File size: 3,729 Bytes

---
language:
- en
- km
tags:
- ocr
- text-recognition
- pytorch
- transformer
- handwritten
- khmer
- multilingual
license: apache-2.0
datasets:
- mrrtmob/km_en_image_line
- mrrtmob/khmer_english_ocr_image_line
pipeline_tag: image-to-text
library_name: kiri-ocr
---

# Kiri OCR Model

**Kiri OCR** is a lightweight OCR library for **English and Khmer** documents.
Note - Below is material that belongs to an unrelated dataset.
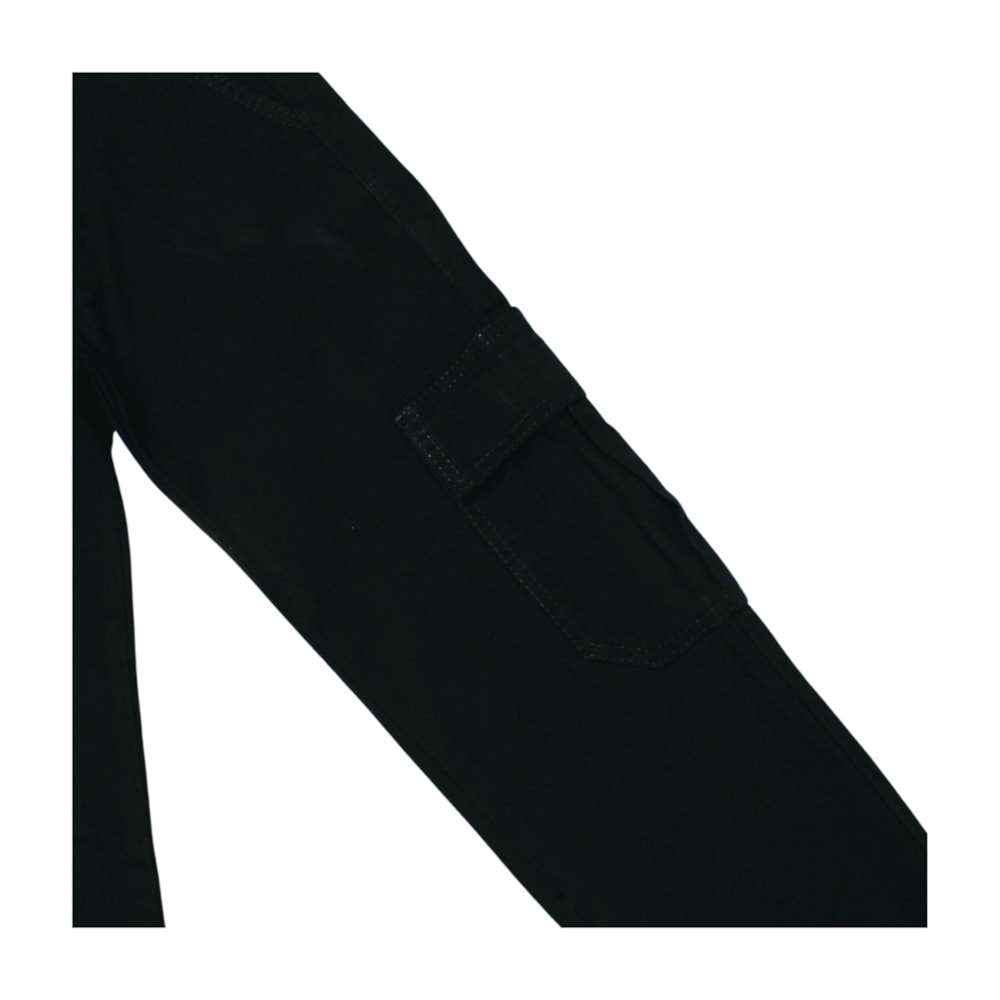 image_ba66730e-f301-4962-85b0-6243727e0704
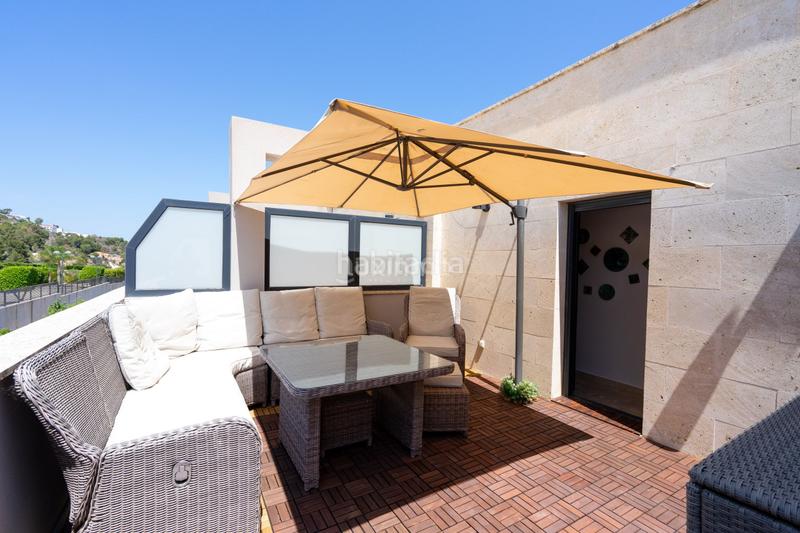 Foto 310933f0-dcf0-48be-bda1-8fb206798451. Casa a schiera con parcheggio piscina in Canuta Calp Foto 310933f0-dcf0-48be-bda1-8fb206798451. Casa a schiera con parcheggio piscina in Canuta Calp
It provides document-level text detection, recognition, and rendering capabilities in a compact package.

## ✨ Key Features

- **Lightweight**: Compact model optimized for speed and efficiency
- **Bilingual**: Native support for English and Khmer (including mixed text)
- **Document Processing**: Automatic text line and word detection
- **Hybrid Decoding**: CTC + Attention decoder with language model fusion

## 🏗️ Architecture

| Component | Details |
|-----------|---------|
| **Type** | Transformer Encoder-Decoder with CTC |
| **Encoder** | 4 layers, 8 heads, 256 dim, 1024 FFN |
| **Decoder** | 3 layers, 8 heads, 256 dim, 1024 FFN |
| **CNN Backbone** | ConvStem (4 conv layers with BatchNorm + SiLU) |
| **Decoding** | Beam search with CTC fusion + LM fusion |
| **Input Size** | 48 × 640 px (height × width) |
| **Framework** | PyTorch |

### Model Diagram

```
Input Image (48×640)
       ↓
   ConvStem (CNN)
       ↓
  2D Positional Encoding
       ↓
  Transformer Encoder (4L)
       ↓
   ┌───┴───┐
   ↓       ↓
CTC Head   Transformer Decoder (3L)
   ↓       ↓
   └───┬───┘
       ↓
  Beam Search + CTC Fusion + LM Fusion
       ↓
    Output Text
```

## 📊 Dataset

The model is trained on the [mrrtmob/khmer_english_ocr_image_line](https://huggingface.co/datasets/mrrtmob/khmer_english_ocr_image_line) dataset, containing **12 million** synthetic images of Khmer and English text lines.

## 💻 Usage

### Installation

```bash
pip install kiri-ocr
```

### Python API

```python
from kiri_ocr import OCR

# Initialize (downloads from Hugging Face automatically)
ocr = OCR()

# Extract text from document
text, results = ocr.extract_text("document.jpg")
print(text)

# Access detailed results
for result in results:
    print(f"Text: {result.text}")
    print(f"Confidence: {result.confidence:.2%}")
```

### CLI Tool

```bash
# Basic usage
kiri-ocr predict path/to/document.jpg

# With output directory
kiri-ocr predict path/to/document.jpg --output results/
```

## 📈 Benchmarks

Results on synthetic test images (10 popular fonts):

![Benchmark Table](benchmark_table.png)

![Benchmark Graph](benchmark_graph.png)

## ⚙️ Configuration

Default inference parameters:

| Parameter | Value | Description |
|-----------|-------|-------------|
| `beam_width` | 4 | Beam search width |
| `ctc_fusion_alpha` | 0.5 | CTC score fusion weight |
| `lm_fusion_alpha` | 0.35 | Language model fusion weight |
| `max_length` | 260 | Maximum output sequence length |

## 📁 Model Files

```
kiri-ocr/
├── config.json          # Model configuration
├── vocab.json           # Character vocabulary
├── model.safetensors    # Model weights
└── README.md            # This file
```

## 🔗 Links

- **GitHub**: [github.com/mrrtmob/kiri-ocr](https://github.com/mrrtmob/kiri-ocr)
- **Dataset**: [mrrtmob/khmer_english_ocr_image_line](https://huggingface.co/datasets/mrrtmob/khmer_english_ocr_image_line)
- **PyPI**: [pypi.org/project/kiri-ocr](https://pypi.org/project/kiri-ocr)

## 📝 Citation

```bibtex
@software{kiri_ocr,
  author = {mrrtmob},
  title = {Kiri OCR: Lightweight OCR for English and Khmer},
  year = {2026},
  url = {https://huggingface.co/mrrtmob/kiri-ocr}
}
```

## 📄 License

This model is released under the [Apache 2.0 License](LICENSE).